Exercise —
Collect each line below that contains the string "rise" and copy those lines out in full.

Data to process —
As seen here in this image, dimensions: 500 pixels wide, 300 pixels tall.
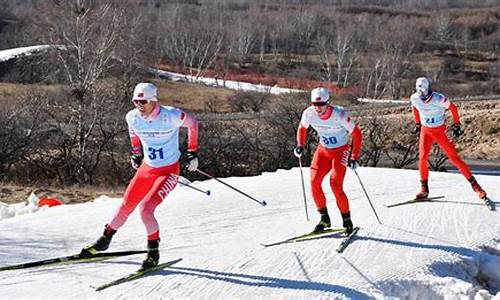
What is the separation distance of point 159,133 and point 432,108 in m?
5.68

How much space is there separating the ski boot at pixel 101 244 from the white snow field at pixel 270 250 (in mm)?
174

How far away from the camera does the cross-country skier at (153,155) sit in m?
7.96

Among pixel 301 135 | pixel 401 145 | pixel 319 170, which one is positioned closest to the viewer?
pixel 319 170

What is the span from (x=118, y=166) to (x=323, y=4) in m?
111

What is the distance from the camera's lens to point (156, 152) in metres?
8.17

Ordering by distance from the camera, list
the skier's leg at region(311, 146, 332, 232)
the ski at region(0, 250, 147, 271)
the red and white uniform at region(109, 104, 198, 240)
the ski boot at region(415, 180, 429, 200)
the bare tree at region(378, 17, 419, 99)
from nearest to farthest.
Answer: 1. the red and white uniform at region(109, 104, 198, 240)
2. the ski at region(0, 250, 147, 271)
3. the skier's leg at region(311, 146, 332, 232)
4. the ski boot at region(415, 180, 429, 200)
5. the bare tree at region(378, 17, 419, 99)

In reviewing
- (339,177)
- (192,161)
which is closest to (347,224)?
(339,177)

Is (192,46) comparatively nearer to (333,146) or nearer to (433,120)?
(433,120)

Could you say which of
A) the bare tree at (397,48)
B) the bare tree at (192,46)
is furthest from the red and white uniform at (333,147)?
the bare tree at (192,46)

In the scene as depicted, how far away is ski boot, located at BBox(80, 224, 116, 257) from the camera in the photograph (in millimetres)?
8328

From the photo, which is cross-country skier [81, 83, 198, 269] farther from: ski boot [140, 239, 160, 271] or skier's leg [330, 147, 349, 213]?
skier's leg [330, 147, 349, 213]

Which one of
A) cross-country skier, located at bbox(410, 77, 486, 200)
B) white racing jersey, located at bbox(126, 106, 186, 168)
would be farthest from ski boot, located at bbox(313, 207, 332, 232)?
cross-country skier, located at bbox(410, 77, 486, 200)

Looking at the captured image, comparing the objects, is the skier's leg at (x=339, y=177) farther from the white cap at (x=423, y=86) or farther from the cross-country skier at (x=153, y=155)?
the white cap at (x=423, y=86)

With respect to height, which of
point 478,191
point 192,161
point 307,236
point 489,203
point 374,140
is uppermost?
point 192,161
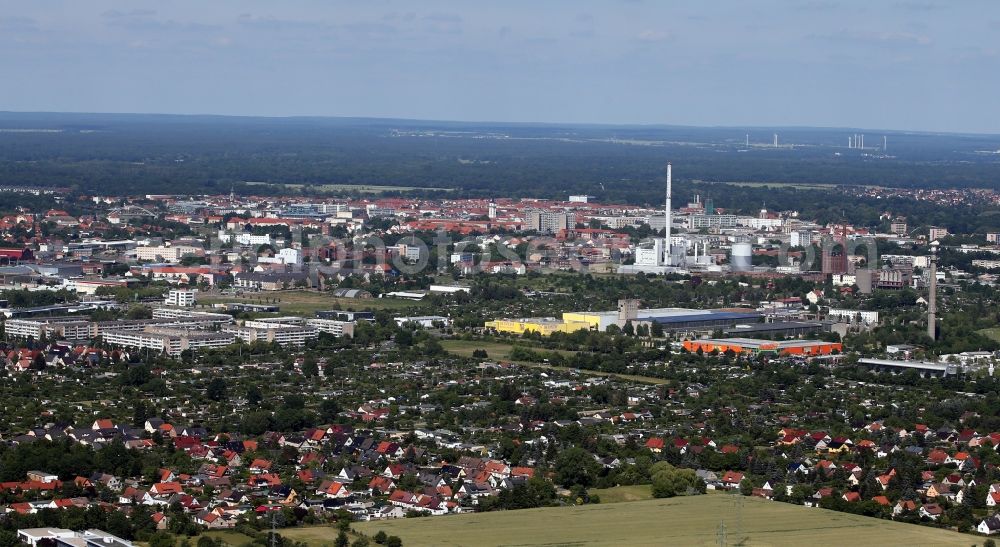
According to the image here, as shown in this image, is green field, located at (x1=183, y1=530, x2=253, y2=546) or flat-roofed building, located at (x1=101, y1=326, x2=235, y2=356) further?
flat-roofed building, located at (x1=101, y1=326, x2=235, y2=356)

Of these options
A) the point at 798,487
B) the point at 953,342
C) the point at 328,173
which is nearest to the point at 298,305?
the point at 953,342

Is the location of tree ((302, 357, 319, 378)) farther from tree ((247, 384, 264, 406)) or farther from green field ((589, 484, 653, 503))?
green field ((589, 484, 653, 503))

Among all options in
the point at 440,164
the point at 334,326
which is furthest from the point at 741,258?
the point at 440,164

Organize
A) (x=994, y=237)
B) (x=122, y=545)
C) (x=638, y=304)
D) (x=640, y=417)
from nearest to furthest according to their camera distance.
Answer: (x=122, y=545) → (x=640, y=417) → (x=638, y=304) → (x=994, y=237)

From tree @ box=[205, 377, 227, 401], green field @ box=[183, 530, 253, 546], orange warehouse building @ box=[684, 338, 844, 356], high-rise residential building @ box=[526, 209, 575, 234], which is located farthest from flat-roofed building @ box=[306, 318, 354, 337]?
high-rise residential building @ box=[526, 209, 575, 234]

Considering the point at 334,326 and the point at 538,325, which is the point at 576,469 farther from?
the point at 538,325

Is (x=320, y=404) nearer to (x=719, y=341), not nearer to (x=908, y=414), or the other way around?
(x=908, y=414)

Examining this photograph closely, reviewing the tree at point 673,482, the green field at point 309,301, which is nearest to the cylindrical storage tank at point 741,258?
the green field at point 309,301
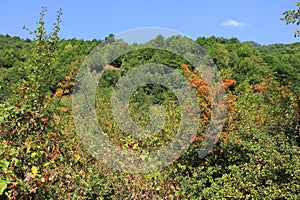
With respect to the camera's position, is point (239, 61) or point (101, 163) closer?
point (101, 163)

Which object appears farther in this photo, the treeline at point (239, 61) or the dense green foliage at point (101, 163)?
the treeline at point (239, 61)

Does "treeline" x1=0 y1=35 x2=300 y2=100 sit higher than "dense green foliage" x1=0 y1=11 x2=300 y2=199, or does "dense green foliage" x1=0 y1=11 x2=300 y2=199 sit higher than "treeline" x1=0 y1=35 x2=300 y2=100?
"treeline" x1=0 y1=35 x2=300 y2=100

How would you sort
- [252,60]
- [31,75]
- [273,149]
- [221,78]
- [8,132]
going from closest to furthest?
[8,132]
[31,75]
[273,149]
[221,78]
[252,60]

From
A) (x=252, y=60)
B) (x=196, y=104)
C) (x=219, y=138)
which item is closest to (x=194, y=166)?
(x=219, y=138)

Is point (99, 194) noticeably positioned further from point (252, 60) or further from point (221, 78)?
point (252, 60)

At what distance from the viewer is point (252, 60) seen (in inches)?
1180

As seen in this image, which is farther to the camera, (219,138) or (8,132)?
(219,138)

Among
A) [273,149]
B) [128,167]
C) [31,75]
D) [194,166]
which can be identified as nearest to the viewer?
[31,75]

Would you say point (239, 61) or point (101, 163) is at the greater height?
point (239, 61)

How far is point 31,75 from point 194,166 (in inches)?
107

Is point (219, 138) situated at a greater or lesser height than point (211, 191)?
greater

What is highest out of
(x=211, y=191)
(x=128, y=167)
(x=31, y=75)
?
(x=31, y=75)

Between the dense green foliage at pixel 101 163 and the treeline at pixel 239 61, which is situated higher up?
the treeline at pixel 239 61

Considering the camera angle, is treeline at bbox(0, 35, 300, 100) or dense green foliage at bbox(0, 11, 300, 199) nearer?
dense green foliage at bbox(0, 11, 300, 199)
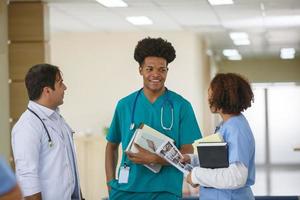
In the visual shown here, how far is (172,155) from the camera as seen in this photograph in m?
3.51

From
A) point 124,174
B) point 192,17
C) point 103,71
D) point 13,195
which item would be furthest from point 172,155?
point 103,71

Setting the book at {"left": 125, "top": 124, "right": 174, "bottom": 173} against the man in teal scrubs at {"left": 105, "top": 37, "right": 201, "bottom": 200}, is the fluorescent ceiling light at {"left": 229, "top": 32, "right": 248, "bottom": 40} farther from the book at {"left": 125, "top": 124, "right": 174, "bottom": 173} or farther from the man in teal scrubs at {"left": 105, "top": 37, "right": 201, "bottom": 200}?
the book at {"left": 125, "top": 124, "right": 174, "bottom": 173}

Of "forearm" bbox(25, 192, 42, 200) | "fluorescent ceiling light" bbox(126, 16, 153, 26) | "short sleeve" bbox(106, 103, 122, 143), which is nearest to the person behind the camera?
"forearm" bbox(25, 192, 42, 200)

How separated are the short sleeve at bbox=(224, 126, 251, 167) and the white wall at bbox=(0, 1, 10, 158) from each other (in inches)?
189

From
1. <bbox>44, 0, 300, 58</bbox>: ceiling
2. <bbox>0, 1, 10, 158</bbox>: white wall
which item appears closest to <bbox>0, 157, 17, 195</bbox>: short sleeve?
<bbox>0, 1, 10, 158</bbox>: white wall

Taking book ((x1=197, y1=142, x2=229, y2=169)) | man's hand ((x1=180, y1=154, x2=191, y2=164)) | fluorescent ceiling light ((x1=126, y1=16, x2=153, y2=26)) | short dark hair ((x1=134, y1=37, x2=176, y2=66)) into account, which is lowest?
man's hand ((x1=180, y1=154, x2=191, y2=164))

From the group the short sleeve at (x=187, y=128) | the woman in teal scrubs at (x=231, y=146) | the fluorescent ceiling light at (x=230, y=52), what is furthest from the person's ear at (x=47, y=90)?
the fluorescent ceiling light at (x=230, y=52)

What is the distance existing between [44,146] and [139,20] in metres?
7.19

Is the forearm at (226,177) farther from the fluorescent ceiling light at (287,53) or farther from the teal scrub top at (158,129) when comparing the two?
the fluorescent ceiling light at (287,53)

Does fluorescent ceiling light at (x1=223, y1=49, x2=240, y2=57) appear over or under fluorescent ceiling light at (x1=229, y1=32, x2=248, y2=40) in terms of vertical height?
under

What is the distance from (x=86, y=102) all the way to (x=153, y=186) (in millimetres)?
8918

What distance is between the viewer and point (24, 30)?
820 centimetres

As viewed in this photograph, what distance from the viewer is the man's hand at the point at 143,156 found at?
355 cm

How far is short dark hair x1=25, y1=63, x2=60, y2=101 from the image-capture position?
353 centimetres
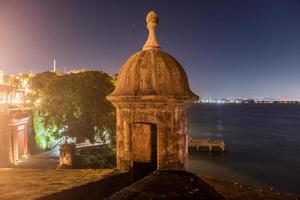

Answer below —
From tree @ box=[205, 377, 227, 401], green field @ box=[183, 530, 253, 546], orange warehouse building @ box=[684, 338, 844, 356], high-rise residential building @ box=[526, 209, 575, 234], which is located farthest from flat-roofed building @ box=[306, 318, 354, 337]?
high-rise residential building @ box=[526, 209, 575, 234]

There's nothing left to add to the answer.